### To do
Please find every line in the records below that contains the word "collar", and copy each of those lines.
--- Start Data for the task ---
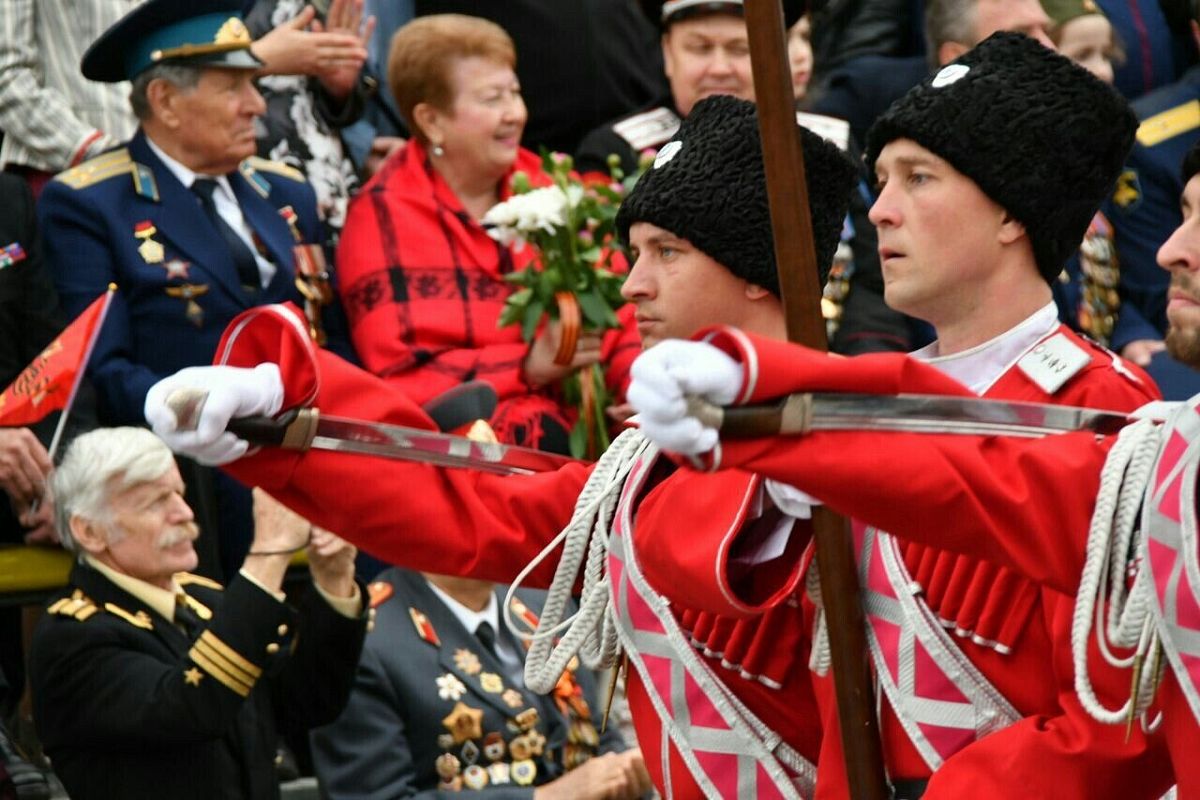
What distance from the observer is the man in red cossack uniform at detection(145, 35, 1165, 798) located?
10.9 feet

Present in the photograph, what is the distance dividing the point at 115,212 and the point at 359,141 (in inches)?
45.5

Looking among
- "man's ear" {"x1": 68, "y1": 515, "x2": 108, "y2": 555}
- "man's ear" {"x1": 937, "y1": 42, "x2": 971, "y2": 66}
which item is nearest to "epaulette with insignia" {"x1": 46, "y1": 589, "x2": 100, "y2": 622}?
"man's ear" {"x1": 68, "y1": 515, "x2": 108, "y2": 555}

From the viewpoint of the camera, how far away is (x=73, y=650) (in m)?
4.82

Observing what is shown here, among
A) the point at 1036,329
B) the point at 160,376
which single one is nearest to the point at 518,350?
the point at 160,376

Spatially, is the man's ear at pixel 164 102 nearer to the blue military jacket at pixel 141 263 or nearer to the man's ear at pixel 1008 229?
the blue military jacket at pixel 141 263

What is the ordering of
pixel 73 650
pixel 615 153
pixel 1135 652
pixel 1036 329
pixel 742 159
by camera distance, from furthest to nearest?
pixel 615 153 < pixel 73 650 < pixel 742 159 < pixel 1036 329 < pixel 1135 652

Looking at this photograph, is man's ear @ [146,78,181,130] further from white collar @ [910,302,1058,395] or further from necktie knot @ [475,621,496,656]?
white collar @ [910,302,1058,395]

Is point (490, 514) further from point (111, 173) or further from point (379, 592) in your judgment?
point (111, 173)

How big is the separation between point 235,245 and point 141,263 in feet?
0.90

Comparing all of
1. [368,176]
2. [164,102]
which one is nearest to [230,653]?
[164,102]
--- End Data for the task ---
--- Start Data for the task ---
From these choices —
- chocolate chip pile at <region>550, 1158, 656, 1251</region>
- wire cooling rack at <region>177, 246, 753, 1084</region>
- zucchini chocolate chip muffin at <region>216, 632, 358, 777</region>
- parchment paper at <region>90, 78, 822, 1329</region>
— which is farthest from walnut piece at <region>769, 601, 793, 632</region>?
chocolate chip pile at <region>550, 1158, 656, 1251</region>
--- End Data for the task ---
### Task result
Looking at this photograph, is man's ear @ [146,78,181,130] further from white collar @ [910,302,1058,395] or further from necktie knot @ [475,621,496,656]?
white collar @ [910,302,1058,395]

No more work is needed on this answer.